Je passe le nom. Vous le connaissez. La deuxième lettre est plus longue:
Mardi 4 décembre 1900
Mon cher Péguy
Je me permets de te répéter que l'action me paraît plus urgente que la critique, surtout que l'histoire immédiatement post-contemporaine que tu annonces, pas assez contemporaine pour diriger le mouvement, pas assez éloignée pour être vraiment de l'histoire et pour être de nouveau intéressante.

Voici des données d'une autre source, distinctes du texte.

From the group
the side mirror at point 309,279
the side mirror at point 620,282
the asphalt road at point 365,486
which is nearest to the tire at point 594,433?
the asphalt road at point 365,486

Si tu savais combien l'énorme masse est indifférente à tout cela, surtout l'énorme masse des professeurs, auxquels tu t'adresses, et qui sont, en grande majorité, réactionnaires bourgeois et cléricaux, et dont les 99/100 ne pensent qu'à leur métier, leur gagne-pain, leur avancement. S'il y en a par-ci par-là un qui partage nos idées—ou qui s'en sert—, il peut d'abord être pour nous plus gênant qu'utile, et en tout cas ne peut pas faire grand chose, vu qu'il a assez à faire pour n'être pas déplacé par les ennemis ou les défenseurs de la République. Autant que je connais ton public, il n'y a pas beaucoup de tes lecteurs qui ne regrettent pas leurs huit ou leurs vingt francs, qui les intéressent plus que les divisions et les discussions entre socialistes.